Member of the Los Angeles City Council for the at-large district
- In office December 10, 1909 – July 1, 1917

Personal details
- Born: 1860
- Died: 1942 (aged 81–82)

= Martin F. Betkouski =

American politician

Martin Francis Betkouski (1860 – 1942) was a member of the Los Angeles City Council between 1909 and 1917.

==Public service==
In 1906 Betkouski was a member of the Los Angeles Fire Commission.

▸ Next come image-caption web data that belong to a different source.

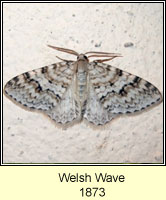 Welsh Wave, Venusia cambrica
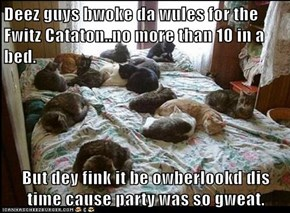 Deez guys bwoke da wules for the Fwitz Cataton..no more than 10 in a bed.  But dey fink it be owberlookd dis time cause party was so gweat.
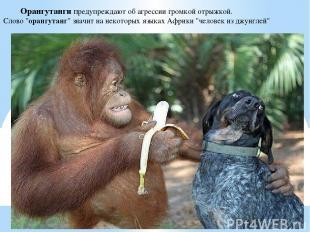 """Орангутанги предупреждают об агрессии громкой отрыжкой. Слово """"орангутанг"""" значи"""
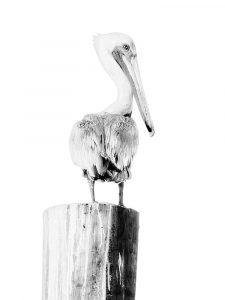 BW Pelican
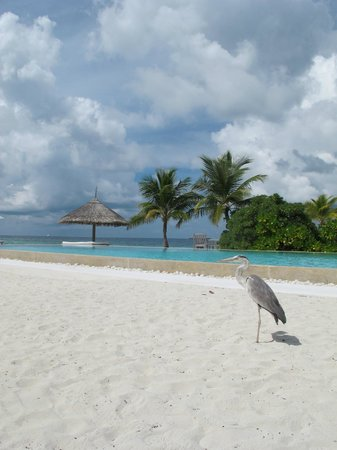 Cocoa Island by COMO: View from the Bar - the famous 1-legged bird.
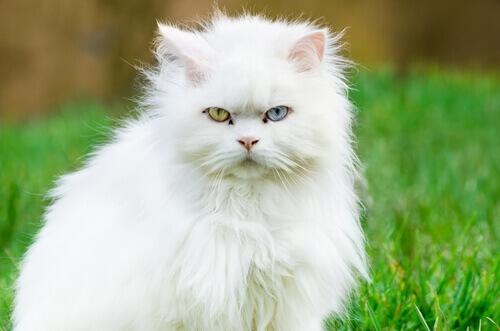gato branco angorá com olhos de duas cores diferentes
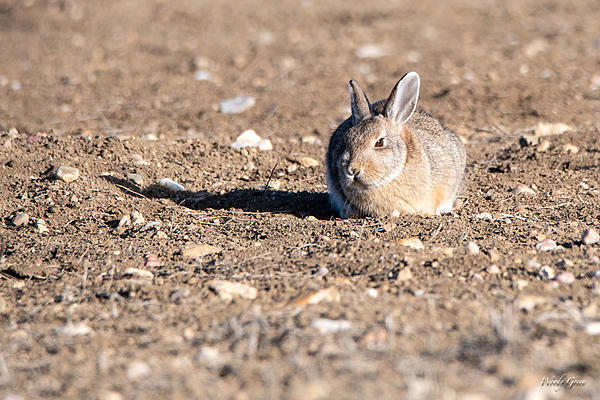 Woody's Wildlife, Nature and Other Stuff 2019-bunnystill-401.jpg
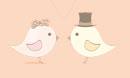 Düğün Mevsimi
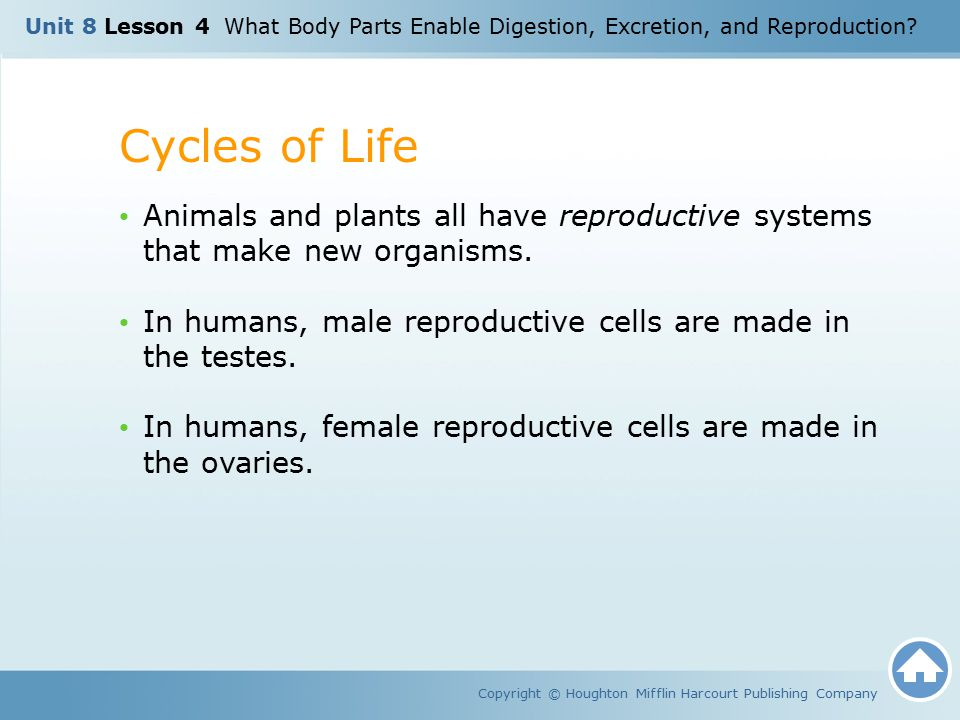 Unit 8 Lesson 4 What Body Parts Enable Digestion, Excretion, and Reproduction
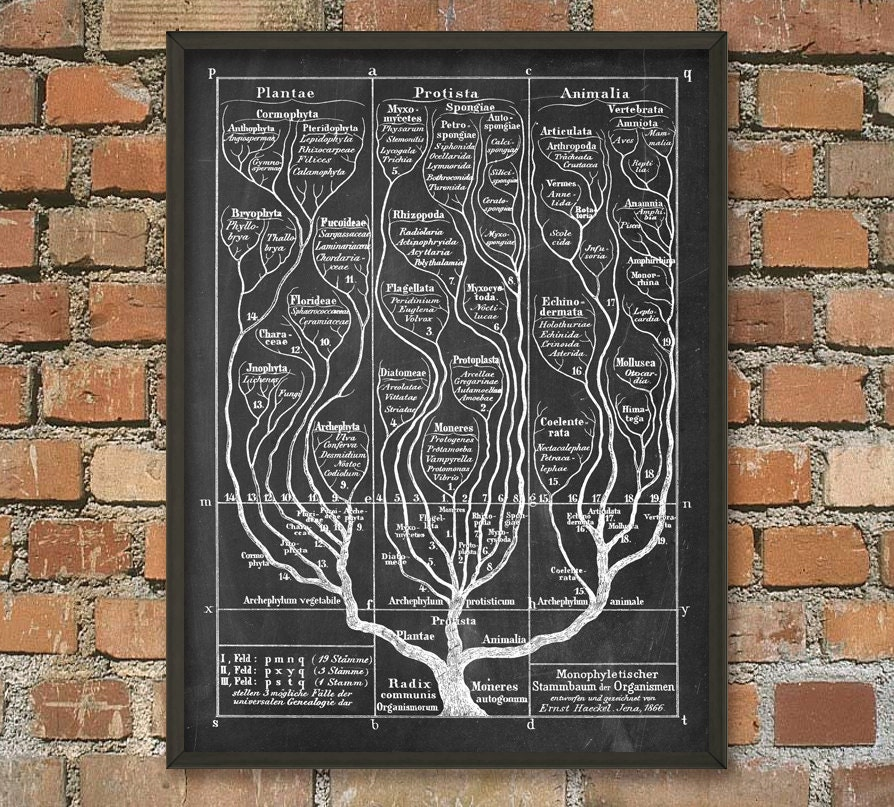 Tree of Life Wall Art Poster 2 Evolution Science Print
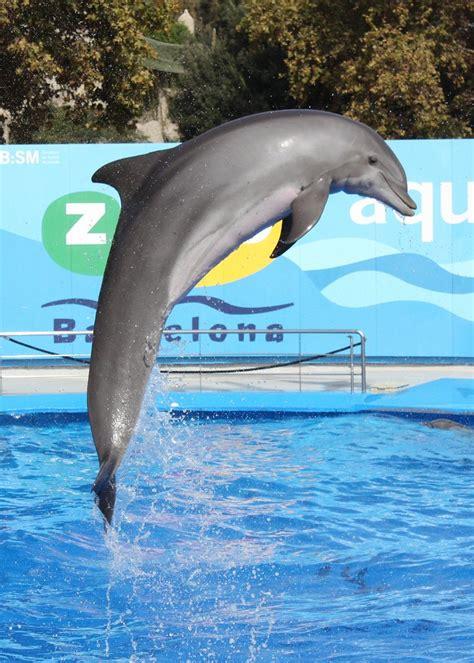 delfin show  im zoo barcelona oktober  martin fisch flickr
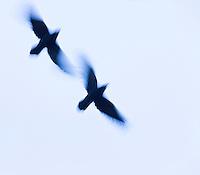 RAVEN, CUERVO (Corvus corax), Rhayader, Mid Wales, United Kingdom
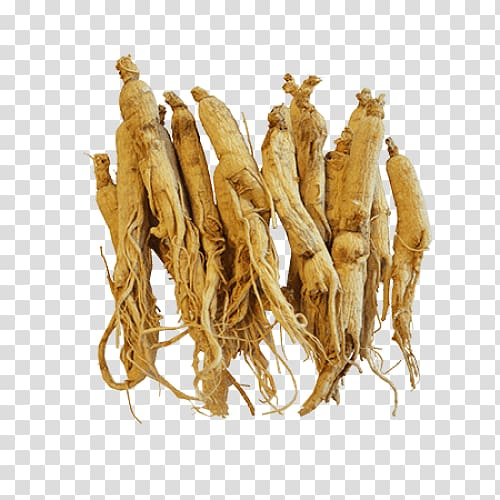 Siberian ginseng clipart clip art black and white download Ginseng lot, Female ginseng Asian Ginseng American ginseng ... clip art black and white download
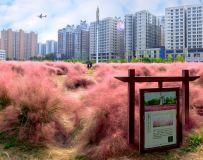 城市的风景——粉黛草(4)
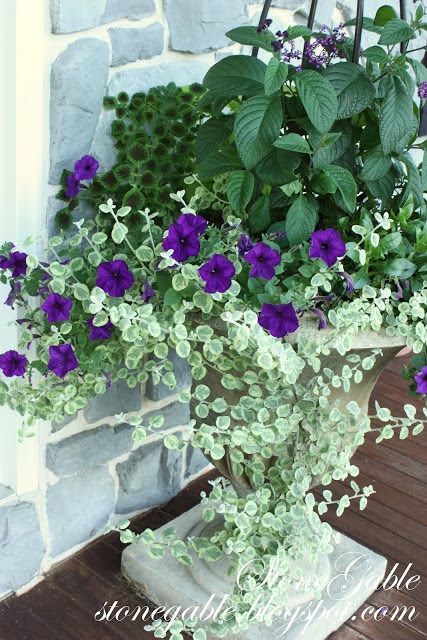 front porch planter purple flowers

A Los Angeles County grand jury in 1917 accused him as a City Council member of misconduct in office in connection with property transactions in the area where Union Station (Los Angeles) was eventually built.

According to the Los Angeles Times, the councilman, from the Seventh Ward, was alleged "to have realized a profit of more than $50,000 by securing options on property within the terminal site, before the owners were aware of the proposed improvement." He was also said to have received a check of "several thousand dollars" from attorney Isadore Dockweiler, who represented the terminal company.

Betkouski ran for reelection in 1917, placing 15th in a field of eighteen candidates, of whom only the first nine were successful in a first-past-the post election.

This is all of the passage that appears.